"My dear Sibyl, be reasonable," said the minister, delighted that even anger should rouse her from her apathy, "Mr. Drummond has saved your life."
"I would sooner die than owe my life to him!" she said, passionately.
"My dear Sibyl," said the minister, soothingly, as he cast a deprecating glance at Willard, "You mustn't talk like this; it's very wrong, you know."
"Let her speak, Mr. Brantwell; I deserve it all," said Willard, bitterly.
His words, the sound of his voice, wrought a revulsion in her feelings, and she cried out, in a tone of passionate reproach:
"Oh, Willard, Willard! how could you deceive me so? I loved you so much, so much Willard, and yet you deceived me! Oh, it was cruel, it was base, it was treacherous, it was unmanly to trifle with a poor young girl thus!"
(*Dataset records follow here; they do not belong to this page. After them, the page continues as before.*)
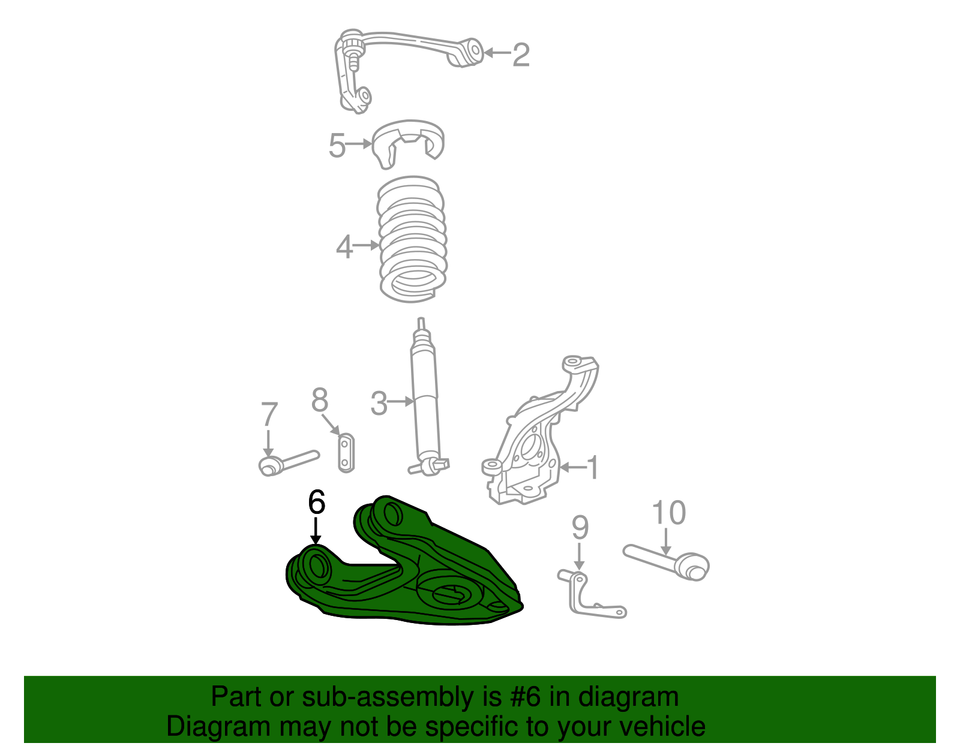 2
5
4
3
7
8
1
6
9
10

Part or sub-assembly is #6 in diagram
Diagram may not be specific to your vehicle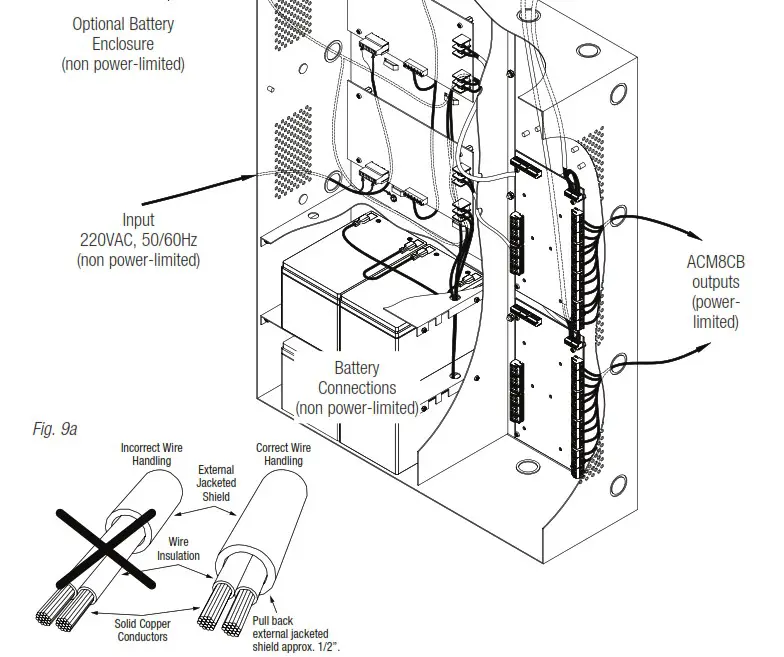 Optional Battery Enclosure (non power-limited)

Input 220VAC, 50/60Hz (non power-limited)

ACM8CB outputs (power-limited)

Battery Connections (non power-limited)

Fig. 9a

Incorrect Wire Handling

Correct Wire Handling

External Jacketed Shield

Wire Insulation

Solid Copper Conductors

Pull back external jacketed shield approx. 1/2".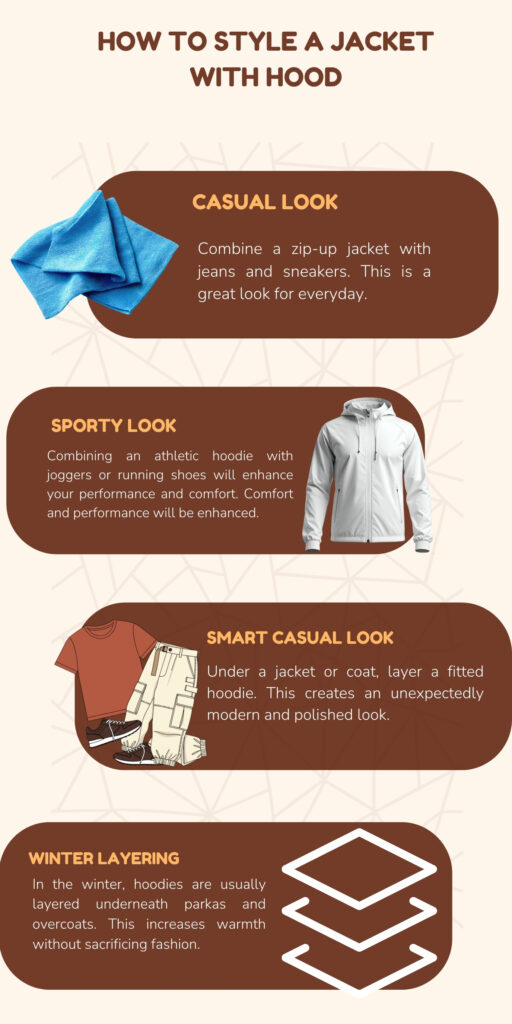 HOW TO STYLE A JACKET WITH HOOD

CASUAL LOOK

Combine a zip-up jacket with jeans and sneakers. This is a great look for everyday.

SPORTY LOOK

Combining an athletic hoodie with joggers or running shoes will enhance your performance and comfort. Comfort and performance will be enhanced.

SMART CASUAL LOOK

Under a jacket or coat, layer a fitted hoodie. This creates an unexpectedly modern and polished look.

WINTER LAYERING

In the winter, hoodies are usually layered underneath parkas and overcoats. This increases warmth without sacrificing fashion.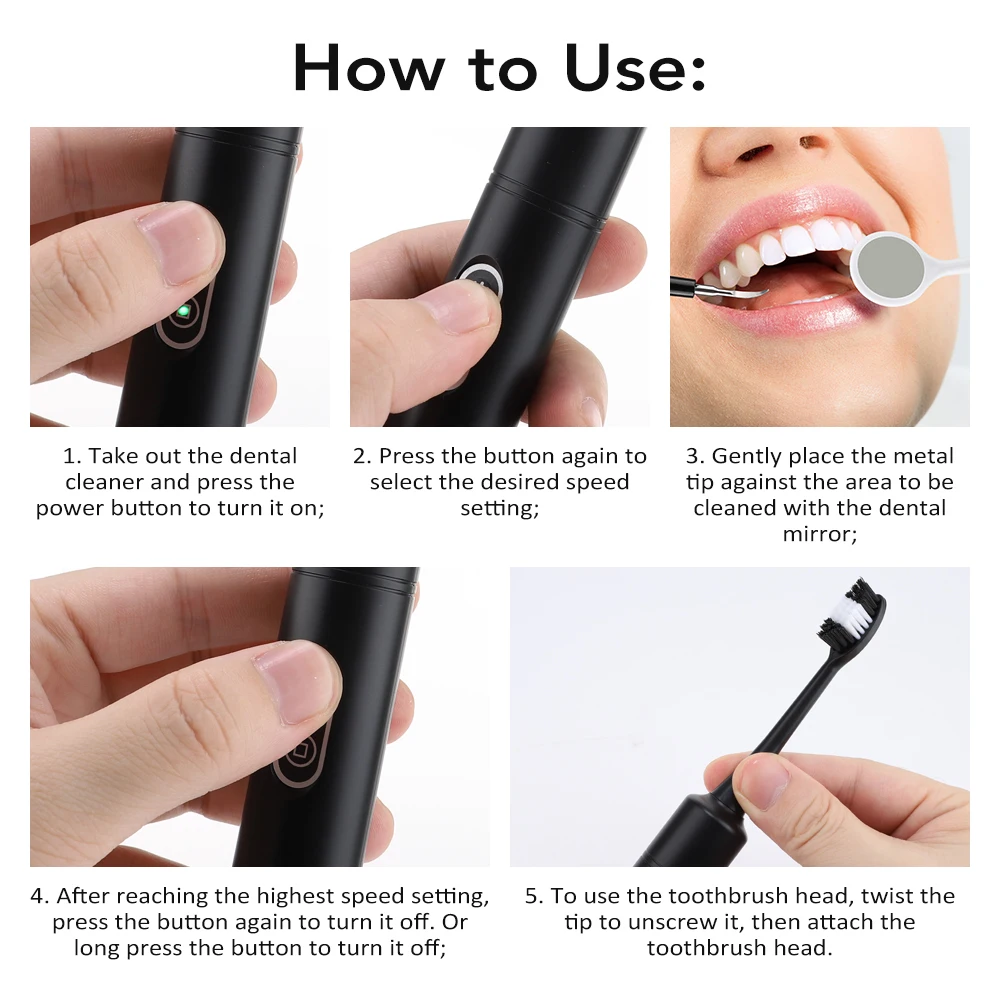 How to Use:

1. Take out the dental cleaner and press the power button to turn it on;

2. Press the button again to select the desired speed setting;

3. Gently place the metal tip against the area to be cleaned with the dental mirror;

4. After reaching the highest speed setting, press the button again to turn it off. Or long press the button to turn it off;

5. To use the toothbrush head, twist the tip to unscrew it, then attach the toothbrush head.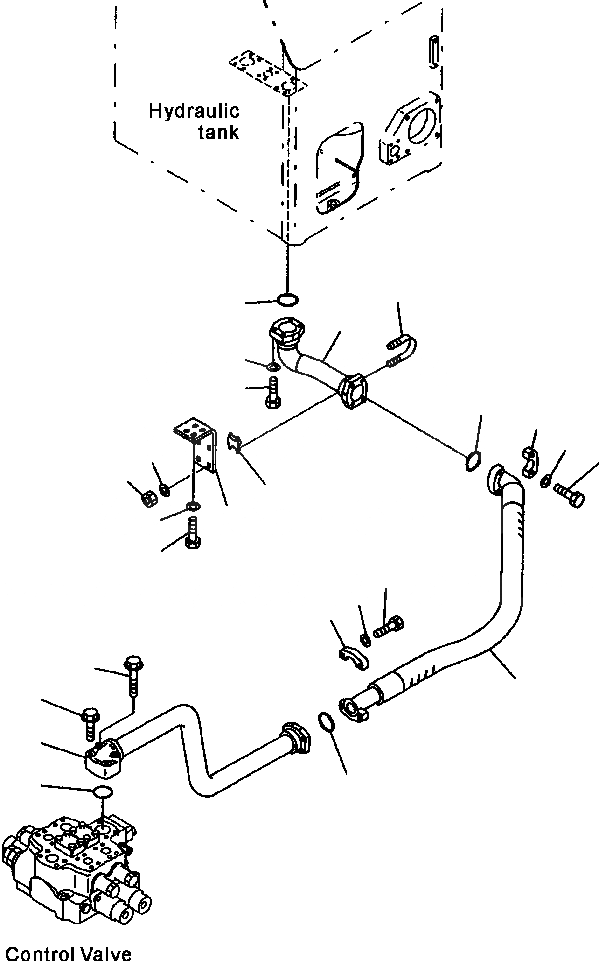 Hydraulic tank

Control Valve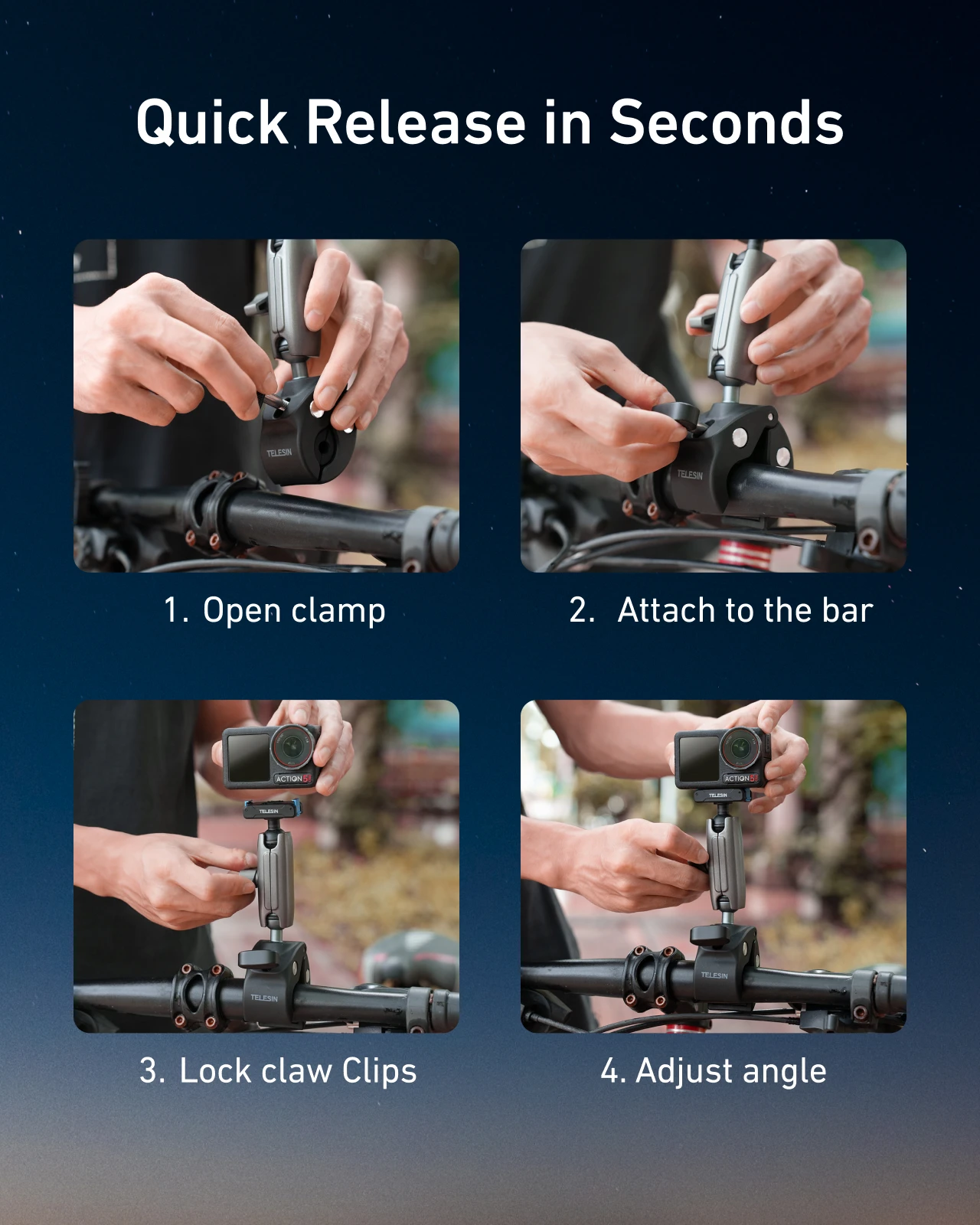 Quick Release in Seconds

TELESIN

1. Open clamp

TELESIN

2. Attach to the bar

ACTION 5

TELESIN

TELESIN

3. Lock claw Clips

ACTION 5

TELESIN

TELESIN

4. Adjust angle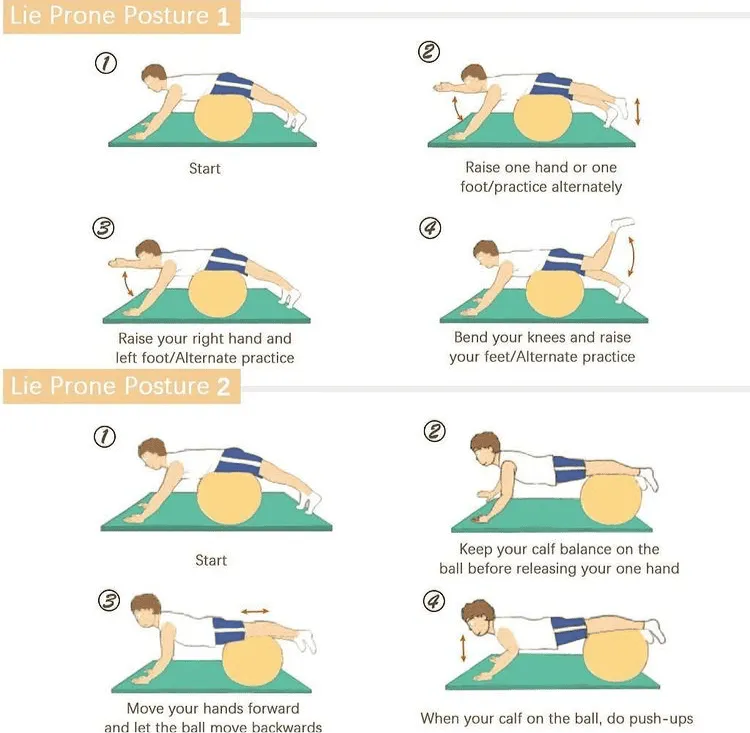 Lie Prone Posture 1

①

Start

②

Raise one hand or one foot/practice alternately

③

Raise your right hand and left foot/Alternate practice

④

Bend your knees and raise your feet/Alternate practice

Lie Prone Posture 2

①

Start

②

Keep your calf balance on the ball before releasing your one hand

③

Move your hands forward and let the ball move backwards

④

When your calf on the ball, do push-ups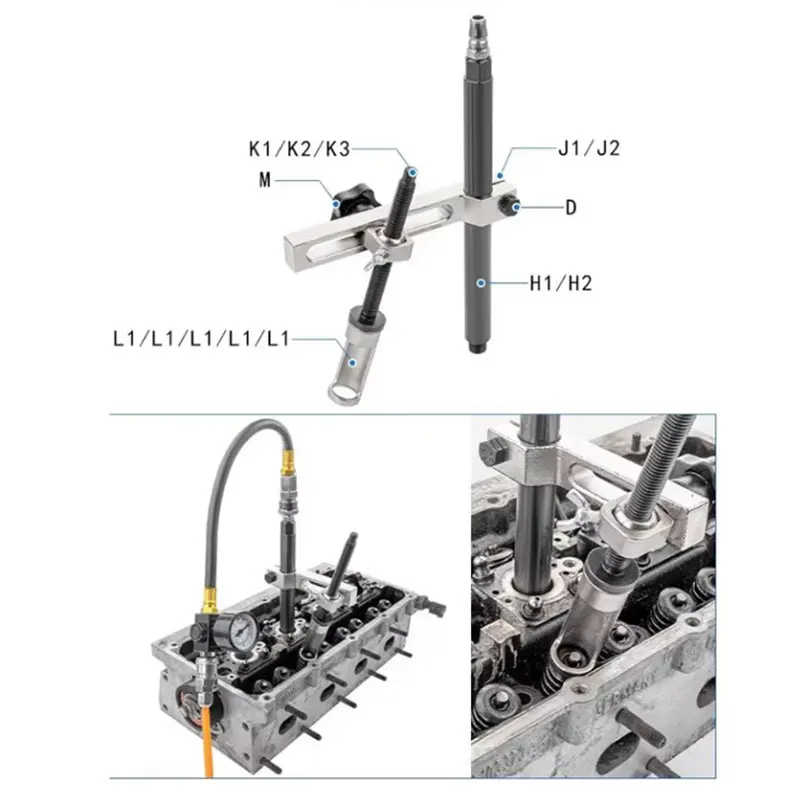 K1/K2/K3

J1/J2

M

D

H1/H2

L1/L1/L1/L1/L1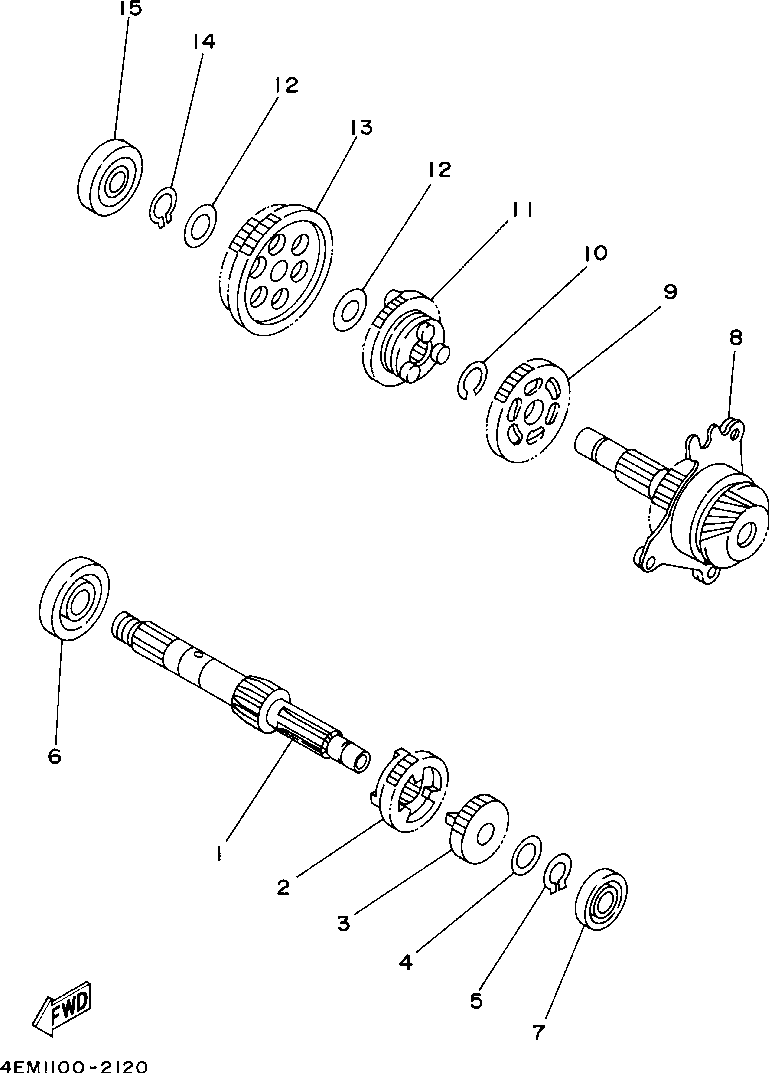 15
14
12
13
12
11
10
9
8
6
1
2
3
4
5
7
FWD
4EM1100-2120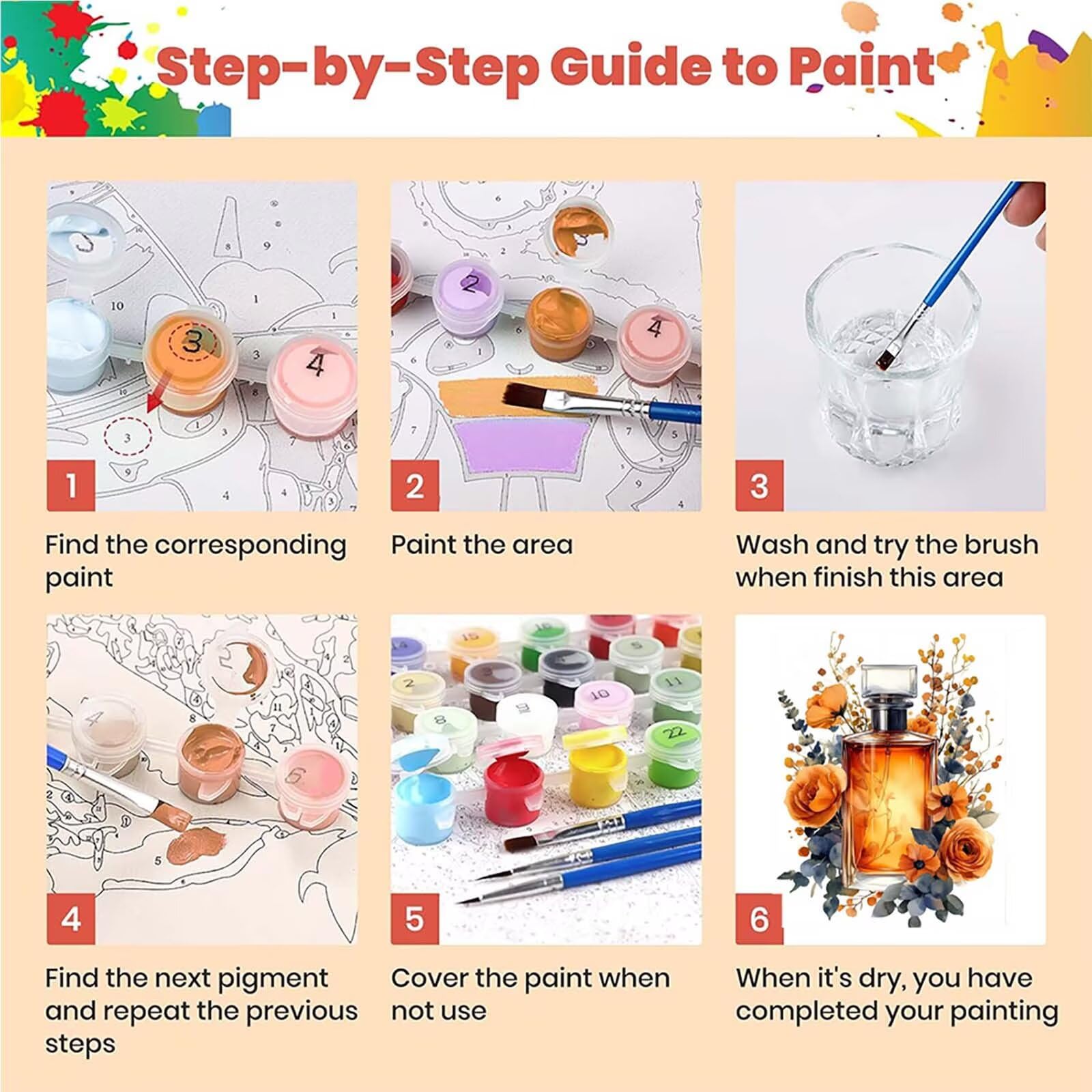 Step-by-Step Guide to Paint

1

Find the corresponding paint

2

Paint the area

3

Wash and try the brush when finish this area

4

Find the next pigment and repeat the previous steps

5

Cover the paint when not use

6

When it's dry, you have completed your painting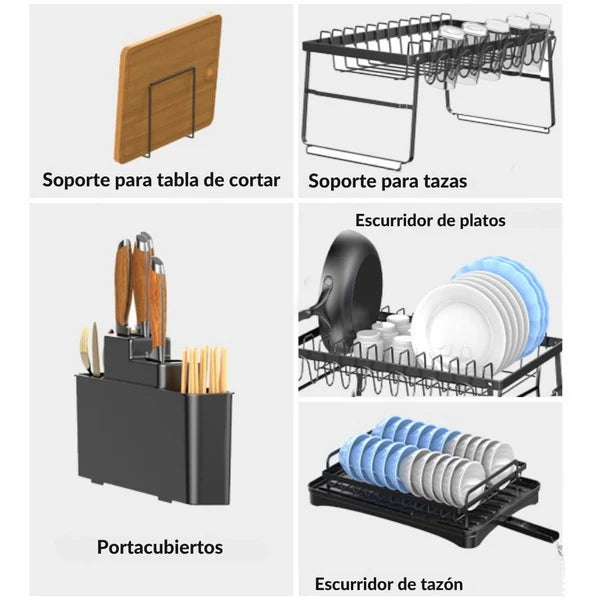 Soporte para tabla de cortar

Soporte para tazas

Escurridor de platos

Portacubiertos

Escurridor de tazón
"Sibyl, I am a wretch! I dare not ask you to forgive me!" he groaned, in bitterest remorse.
"And she—she is your wife, is she not?" she said, fixing her flaming eyes, on the pale, wan face of Christie.
"She is; but she had no part in deceiving you, Sibyl; all the blame must rest on me. As I deceived you, so did I deceive her, villain that I was," he replied.
"Mr. Drummond, she is dead, I fear," said Mr. Brantwell, looking in alarm at the white, rigid face of Christie.